Bryant’s descent from the top was swift and brutal: three season-ending injuries, an unwillingness to take a smaller offensive role commensurate with his diminishing skills & athleticism, and reported clashes with numerous people in the Lakers organization marred the end of his tenure.
Bryant’s fierce competitiveness was part of what made him so divisive: it was his greatest strength and weakness. No matter, he’s a future Hall of Famer who dominated the NBA en route to five titles and over 30,000 career points, and Hollis-Jefferson will remember him for that: the process, not just the results.
“That’s pretty much everyone’s favorite player, but me, it’s for different reasons,” Hollis-Jefferson said. “Just watching him, how he works, how he looks at people, how he approaches the game of basketball. It’s that aggression he has, that want and will that overpowers everyone, I love about him.
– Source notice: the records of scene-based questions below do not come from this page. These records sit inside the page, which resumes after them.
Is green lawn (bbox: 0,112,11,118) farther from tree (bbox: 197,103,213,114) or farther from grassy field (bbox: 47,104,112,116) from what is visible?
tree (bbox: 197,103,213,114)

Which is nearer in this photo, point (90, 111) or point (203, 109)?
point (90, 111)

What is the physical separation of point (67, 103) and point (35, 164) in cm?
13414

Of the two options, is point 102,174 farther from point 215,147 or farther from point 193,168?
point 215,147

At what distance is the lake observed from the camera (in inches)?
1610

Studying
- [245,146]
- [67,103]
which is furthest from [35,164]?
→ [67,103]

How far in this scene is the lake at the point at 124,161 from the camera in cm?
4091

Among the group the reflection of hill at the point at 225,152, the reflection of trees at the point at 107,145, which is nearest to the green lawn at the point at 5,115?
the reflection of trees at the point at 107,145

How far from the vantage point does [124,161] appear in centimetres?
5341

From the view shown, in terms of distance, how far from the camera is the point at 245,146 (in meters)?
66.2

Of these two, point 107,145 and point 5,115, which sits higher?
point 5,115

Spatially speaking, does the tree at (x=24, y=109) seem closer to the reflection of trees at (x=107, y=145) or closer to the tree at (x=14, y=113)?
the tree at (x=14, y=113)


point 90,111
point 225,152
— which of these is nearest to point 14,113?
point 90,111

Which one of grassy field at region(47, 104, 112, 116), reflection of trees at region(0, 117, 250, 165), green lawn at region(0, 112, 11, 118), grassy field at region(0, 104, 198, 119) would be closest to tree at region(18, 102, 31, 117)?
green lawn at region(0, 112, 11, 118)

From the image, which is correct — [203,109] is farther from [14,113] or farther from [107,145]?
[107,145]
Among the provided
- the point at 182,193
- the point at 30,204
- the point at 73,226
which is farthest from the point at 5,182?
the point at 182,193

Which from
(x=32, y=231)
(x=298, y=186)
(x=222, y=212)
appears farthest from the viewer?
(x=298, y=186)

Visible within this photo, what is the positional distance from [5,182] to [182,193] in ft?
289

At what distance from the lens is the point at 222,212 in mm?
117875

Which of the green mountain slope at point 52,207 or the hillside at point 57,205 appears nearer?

“Even if, respectfully, even if he wasn’t the greatest player, just if he approached the game like that, I respect people like that. That means a lot. To be — I’m not saying a part of it, but to be in the NBA when that’s happening, it’s like, yo, I was a part of history. I can tell my kids, like, hey, my first year in the NBA, and he retired that year. So I’ve got a little story to tell, to be part of it.”
Bryant isn’t anywhere close to the special player he once was; everyone in the league knows that, even if few will say it. The Nets match up with him one last time on March 1st, and in the ultimate act of respect, Hollis-Jefferson is going to try to shut him down.
“Definitely going to pay dues, pay credit. But when we’re out there on the court, I’ve got to play him hard. Just put it in his mind, ‘my last time playing a Chester guy was a great matchup.’ So I definitely look forward to that.”
Knowing Bryant, he wouldn’t want anything less.